* [What you should do]
Show every line in the entries below where the word "site" appears.

* [Records provided]
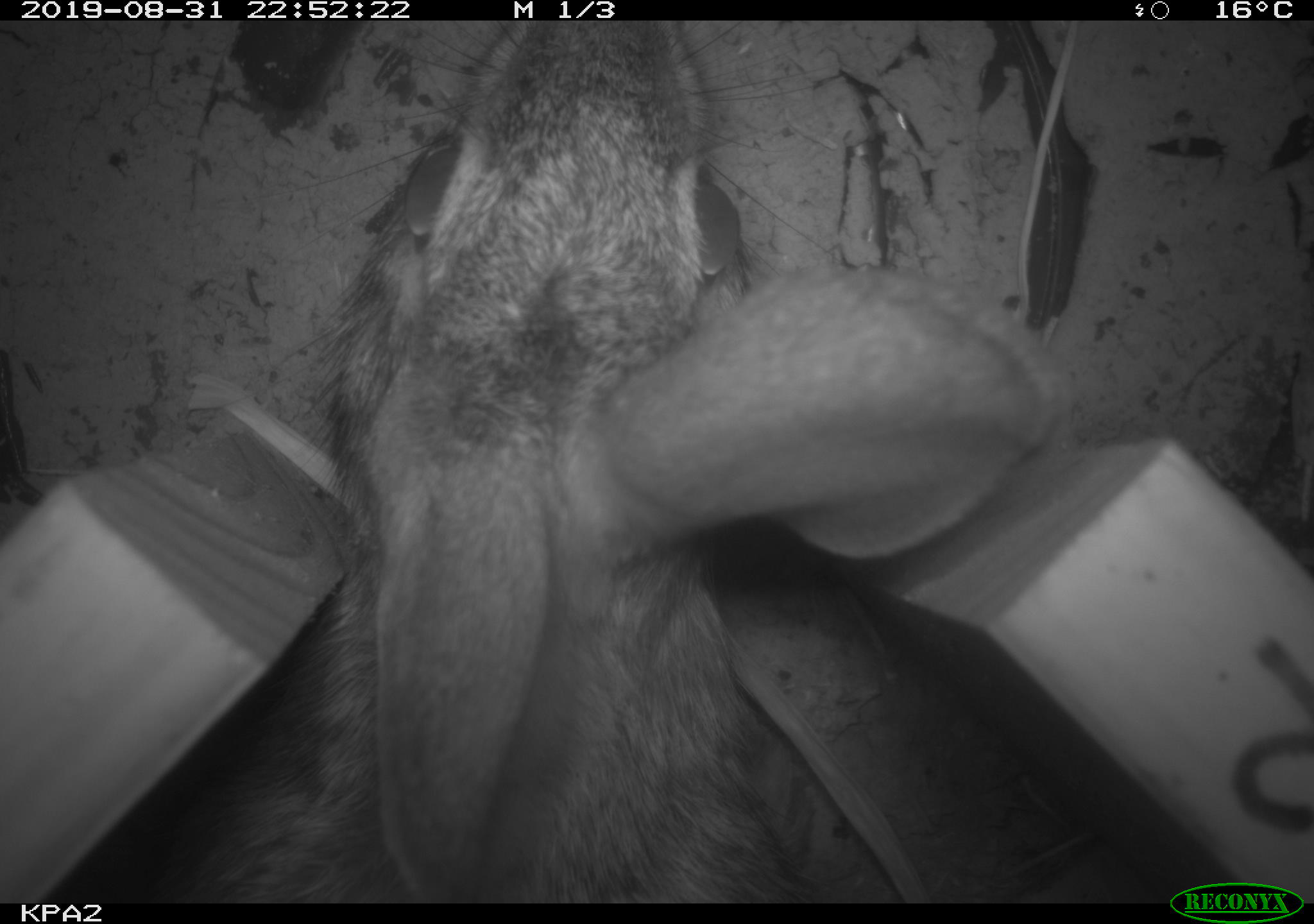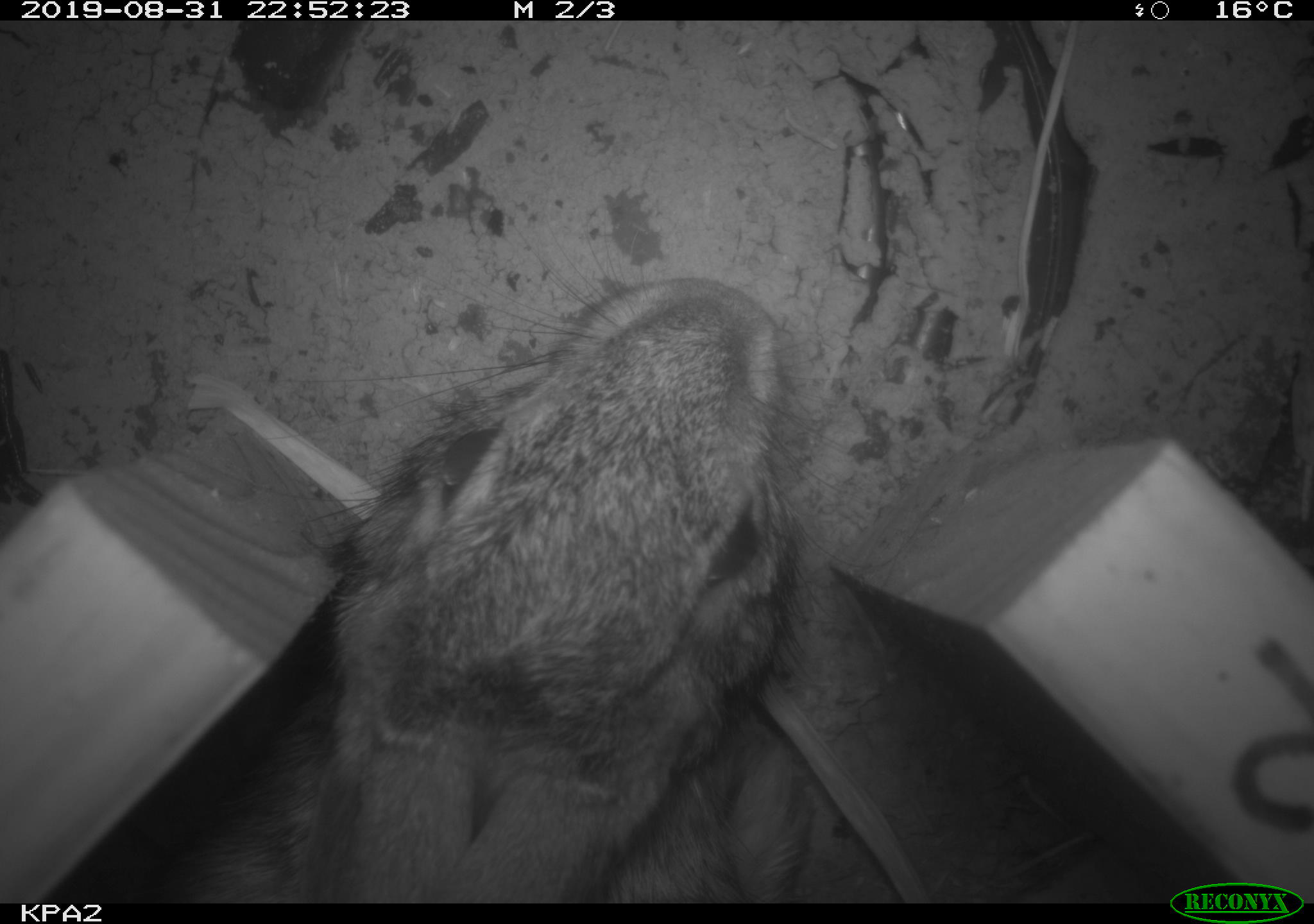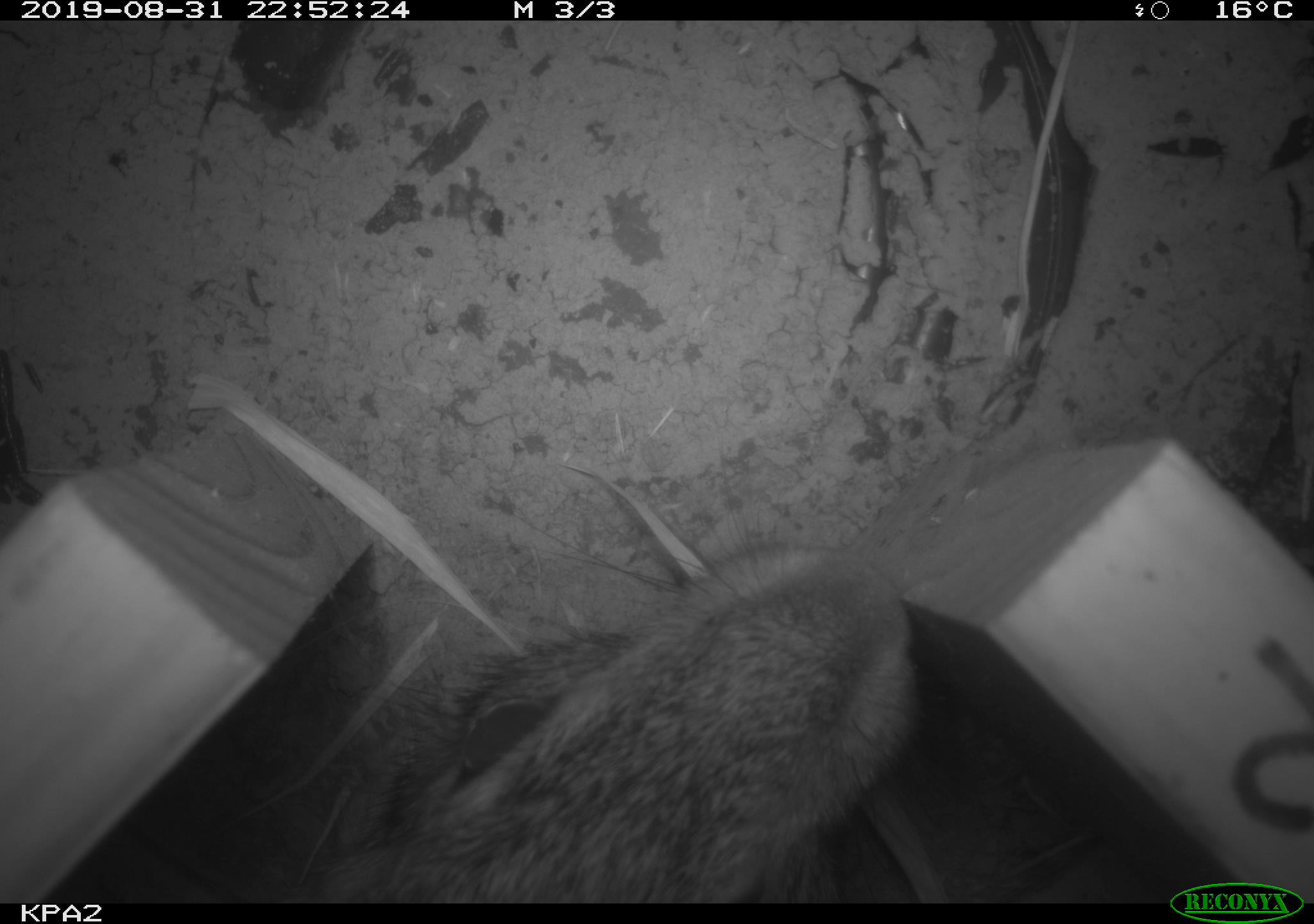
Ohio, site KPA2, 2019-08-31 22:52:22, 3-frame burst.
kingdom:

==

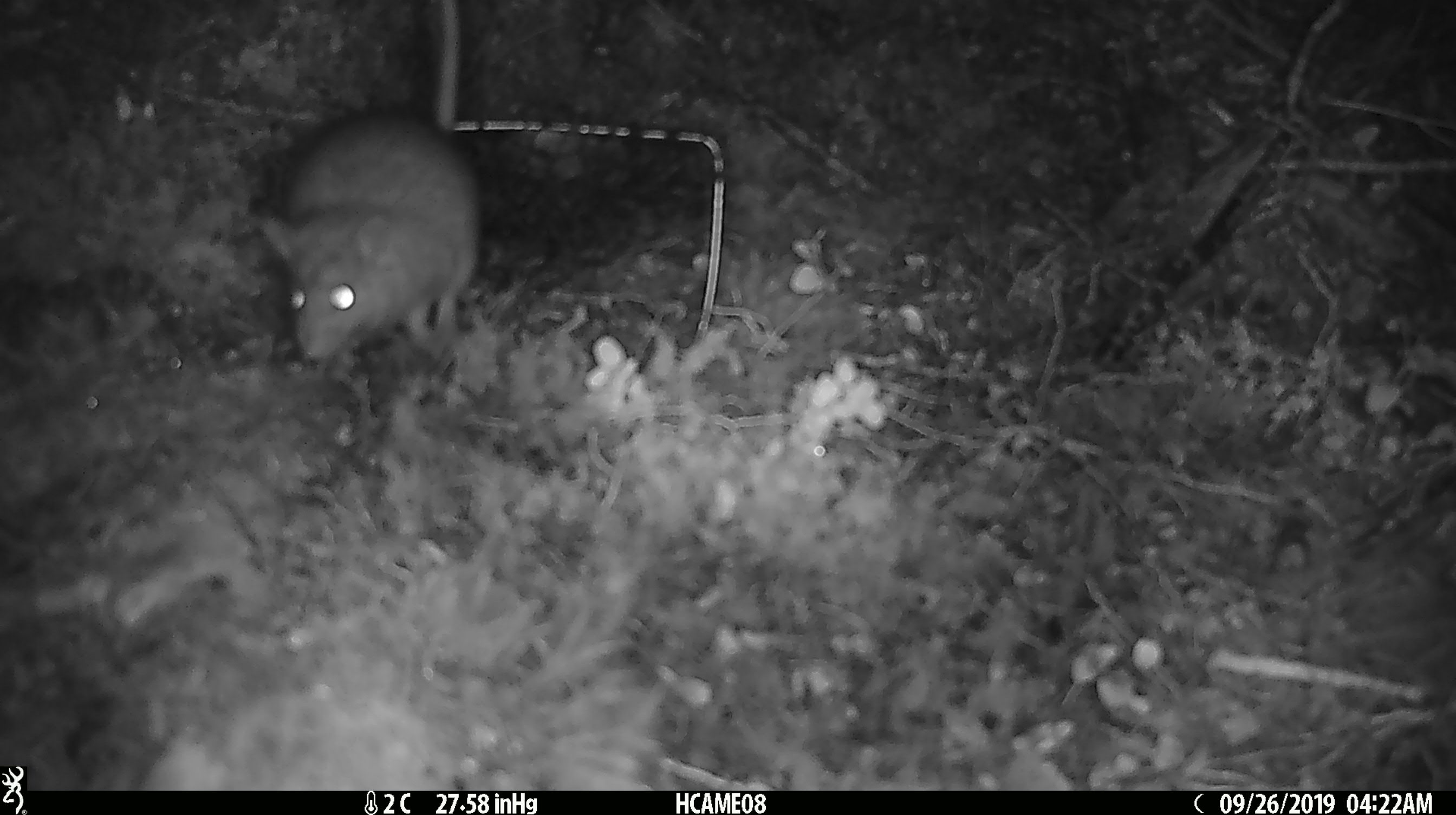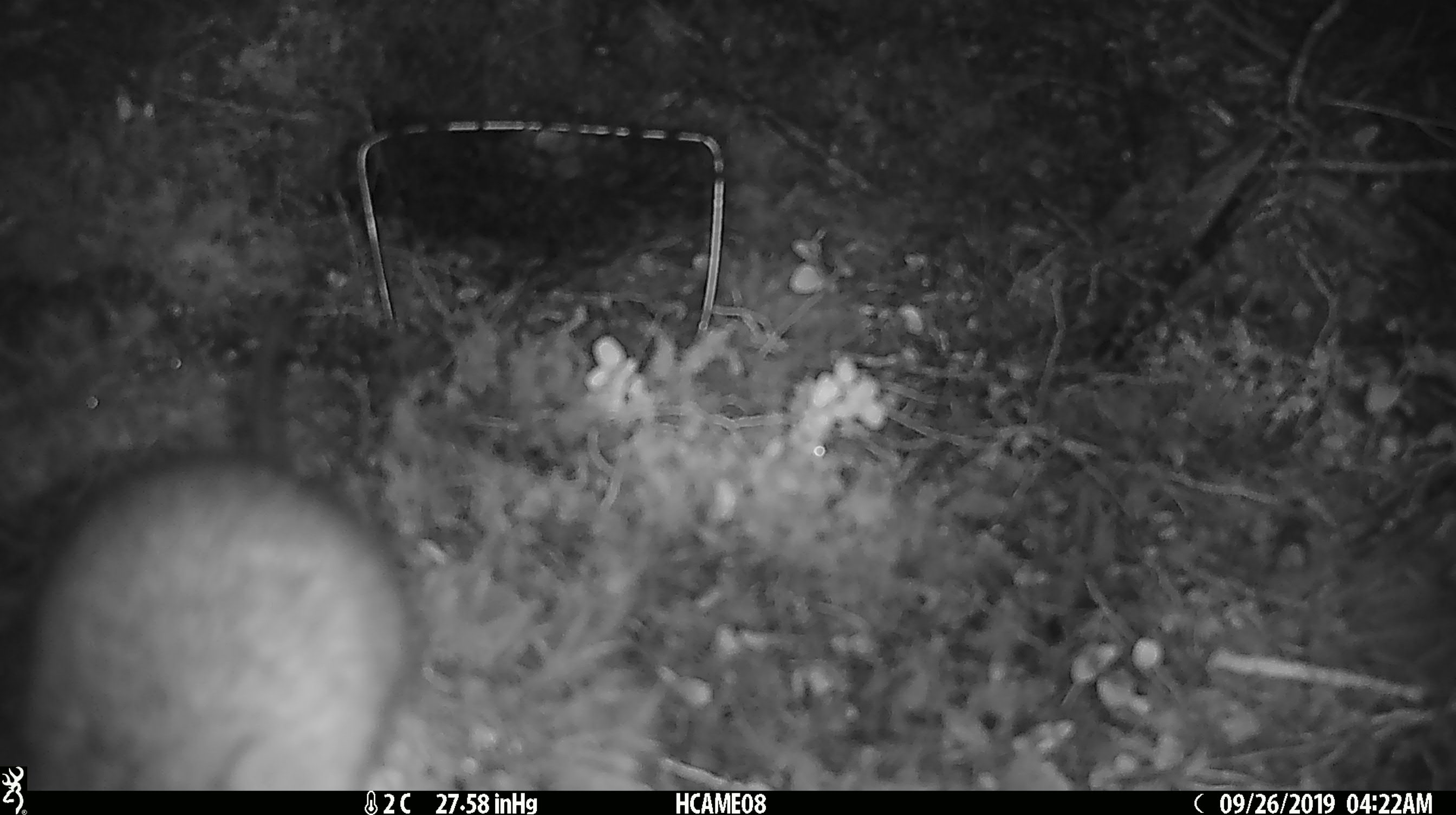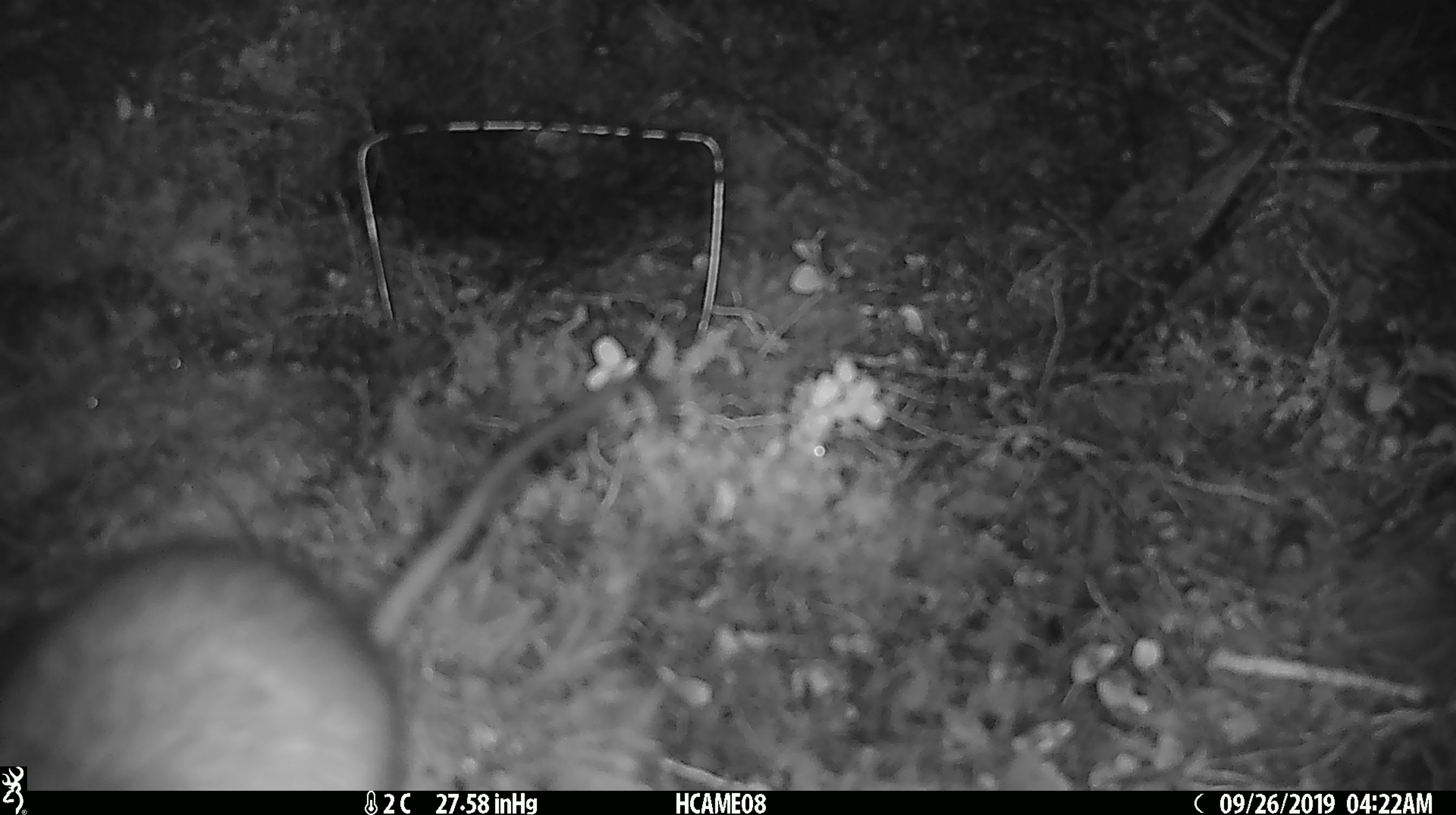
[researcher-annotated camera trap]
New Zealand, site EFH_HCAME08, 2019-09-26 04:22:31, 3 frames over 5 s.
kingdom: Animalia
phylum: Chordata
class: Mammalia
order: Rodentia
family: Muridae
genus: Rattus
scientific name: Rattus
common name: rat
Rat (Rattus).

* * *

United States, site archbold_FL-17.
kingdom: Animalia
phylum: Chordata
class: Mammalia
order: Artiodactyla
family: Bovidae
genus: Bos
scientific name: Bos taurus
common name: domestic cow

* [Solution for this exercise]
Ohio, site KPA2, 2019-08-31 22:52:22, 3-frame burst.
New Zealand, site EFH_HCAME08, 2019-09-26 04:22:31, 3 frames over 5 s.
United States, site archbold_FL-17.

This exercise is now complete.